I have kept that bellville washer on the hub. It is an active separation feature. As I think I mentioned somewhere, the difference between the unsprung bellville washer and it’s washer and the friction plate height is very close, I won’t say exact anymore, to the .125mm for each space. When the pressure plate is disengaged, this first plate, at the hub, has to wait its turn to separate. That bellville washer gives a little push to the rest of the plates. I have wondered about a clutch where each pair of plates had a bellville washer. Little dictators, nothing to see move along. I agree more space on the hub for the plates to shift would be where I would start.
I have to think those that designed this clutch had something in mind. The characteristics they were after resulted in some trade offs. This is pure speculation, this bike was designed to be fast through the gears. 2.8 seconds! Is the small amount the clutch lever has to be pulled to initiate a gear change, one of those trade offs? Speed over clunk.
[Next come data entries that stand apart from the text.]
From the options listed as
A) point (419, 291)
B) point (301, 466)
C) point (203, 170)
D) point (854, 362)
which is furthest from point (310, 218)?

I initially spent weeks trying different ways to add oil. Lack of oil has been the gold standard. I could not change the clunk in any way by trying to increase the oil. This embedded idea of not enough oil I think comes from the wear seen on the hub and pressure plate. I’m starting to think that the ‘clunk’ itself adds to the wear. This rotating mass comes to a sudden stop. Seems there is some sliding of the plates under pressure until they break. One of Patrique Hofmann’s early videos shows the clutch he has removed from his bike. The whole thing was bone dry. The hub and first plate as well as the friction against the pressure plate were worn bare. But all the middle plates looked fine. He remarks that he is surprised it didn’t blow up. There were a few issues with oil nozzle and oil holes. For me this pointed to where the amount of oil was important. The middle of the clutch pack needed just enough oil that it’s shear strength is easily overcome. (Shear strength, that was the word I was looking for. Fluid coupling as a term is more all encompassing. Shear strength is more specific.). At the hub and at the pressure plate is where oil is the most critical.